_TEXT SHOWN_:

Government stimulus has allayed many of the initial fears about the effects of the pandemic and, more particularly, the lockdowns that were introduced to resist it. But when central governments reduce their support for economies those fears could be justified as instances of distress increase according to Angelo Gordon’s head of Europe real estate Anuj Mittal.
In a One-on-One conversation with CMS head of real estate Ciaran Carvalho on the REALX.Global platform, Mittal explained why there has not yet been a higher incidence of distressed loans.
Part of the reason is governments’ support intended to provide a stimulus for economies. “Another significant factor is that lenders aren’t sure if they want to be sellers or if they want to be holders of these assets,” Mittal said. “A lot of lenders looked at the GFC and saw that the groups able to buy debt and restructure assets did pretty well. They don’t necessarily want to be handing profits to some of those debt restructuring shops.”
However, a lot of lenders will be forced to make difficult decisions “as a result of values not being in a place where a borrower can refinance, or where a borrower doesn’t have the capital to reposition an asset.”
Mittal added that many assets “just need to be rethought”.
“Whether it’s an office building, certainly if it’s retail, even logistics and industrial. There are different types of users that are pursuing these assets and all of those changes require capital. Not every borrower is in a position where they have that capital, let alone the expertise or the patience to pursue it. I do expect that there will be restructuring.”
He said that the property that Angelo Gordon has been able to buy so far, still required a fair amount of capital restructuring. It has often been acquired from a seller with a fund that was coming to the end of its life, or was a joint venture that was in some form of disagreement or complicated ownership.
“We still find that we’re using our skill set of fixing the structure of an asset, not the physical structure, but the ownership or the financial structure.”
He said that the current crisis is not a replay of the global financial crisis. He said that was like the hangover that followed a big party. “This is really a natural disaster and everyone understands that.”
But he added that the lending community is beginning to feel pressure from both governments and central banks.

_TASK INSTRUCTIONS_:
A - Condense the paragraph of the article on distressed real estate that begins "He said that the property that Angelo Gordon" into fewer words, keeping its main facts.
B - Resume the article on distressed real estate after its final paragraph, adding a few sentences in the same style.

_SUPPLIED MATERIAL_:

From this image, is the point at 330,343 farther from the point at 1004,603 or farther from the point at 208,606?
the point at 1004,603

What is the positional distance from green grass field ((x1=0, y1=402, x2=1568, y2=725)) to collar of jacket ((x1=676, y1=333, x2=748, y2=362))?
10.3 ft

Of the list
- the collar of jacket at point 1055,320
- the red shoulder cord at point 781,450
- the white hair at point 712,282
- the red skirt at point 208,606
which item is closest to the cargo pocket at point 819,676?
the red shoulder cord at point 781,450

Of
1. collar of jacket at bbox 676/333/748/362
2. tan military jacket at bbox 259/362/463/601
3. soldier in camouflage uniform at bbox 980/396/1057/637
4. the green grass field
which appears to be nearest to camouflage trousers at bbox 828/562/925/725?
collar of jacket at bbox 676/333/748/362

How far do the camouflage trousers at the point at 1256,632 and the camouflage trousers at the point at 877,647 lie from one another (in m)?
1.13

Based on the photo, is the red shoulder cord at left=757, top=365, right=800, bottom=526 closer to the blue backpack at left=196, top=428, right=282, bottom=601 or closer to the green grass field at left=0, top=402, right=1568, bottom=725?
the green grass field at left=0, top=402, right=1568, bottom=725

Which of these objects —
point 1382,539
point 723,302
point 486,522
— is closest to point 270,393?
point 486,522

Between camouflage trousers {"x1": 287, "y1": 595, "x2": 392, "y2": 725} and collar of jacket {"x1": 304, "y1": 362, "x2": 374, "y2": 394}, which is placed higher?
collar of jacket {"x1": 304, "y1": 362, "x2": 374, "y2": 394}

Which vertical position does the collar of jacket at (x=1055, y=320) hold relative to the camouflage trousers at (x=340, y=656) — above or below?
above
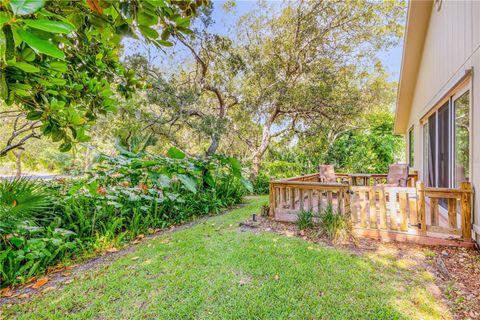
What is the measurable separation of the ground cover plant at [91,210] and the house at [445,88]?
12.6 ft

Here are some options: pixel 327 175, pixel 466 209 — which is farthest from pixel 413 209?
pixel 327 175

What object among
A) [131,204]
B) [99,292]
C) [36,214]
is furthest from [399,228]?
[36,214]

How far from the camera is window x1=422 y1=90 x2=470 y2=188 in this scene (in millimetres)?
3947

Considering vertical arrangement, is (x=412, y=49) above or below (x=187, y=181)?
above

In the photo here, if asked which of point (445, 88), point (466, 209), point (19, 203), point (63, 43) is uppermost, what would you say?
point (445, 88)

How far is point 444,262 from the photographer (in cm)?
322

_ANSWERS BELOW_:
A - Mittal said the property Angelo Gordon has bought so far has still needed substantial capital restructuring. It often came from sellers whose funds were nearing the end of their life, or from joint ventures with disagreements or complicated ownership.

B -
“Also, internally, a lot of the boards of these banks have decided that they need to start taking reserves, maybe they need to get out of certain businesses, maybe they need to support the borrowers that really are cornerstone borrowers. They’re making decisions to pull out of markets, pull out of certain types of lending and maybe support only specific types of borrowers.”
Future debt capacity could be reduced
He said this will reduce debt capacity and availability in the future. Mittal explained that after the GFC there was concern that the substantial government stimulus employed would push yields up and increase borrowing spreads for governments. That did not happen so, in the wake of the current crisis, the same central banks thought stimulus could be used again without pushing rates up. “We are now seeing rates rising and you’re seeing it in the US more than anywhere else.”
“What does that mean? It might mean that we were wrong after the GFC and unlimited stimulus does have a consequence and it does require a higher borrowing rate for someone to take on all that debt.”
“It could also mean that the world is starting to look at inflation, they’re starting to believe that all of this money will create inflation and therefore there’s a higher opportunity cost for that debt.”
However, he added that as long as inflation leads to rental growth it is a good thing. “Inflation means that the economy is moving and there are more jobs being created. More jobs means more physical space required and more physical space need means rents go up.”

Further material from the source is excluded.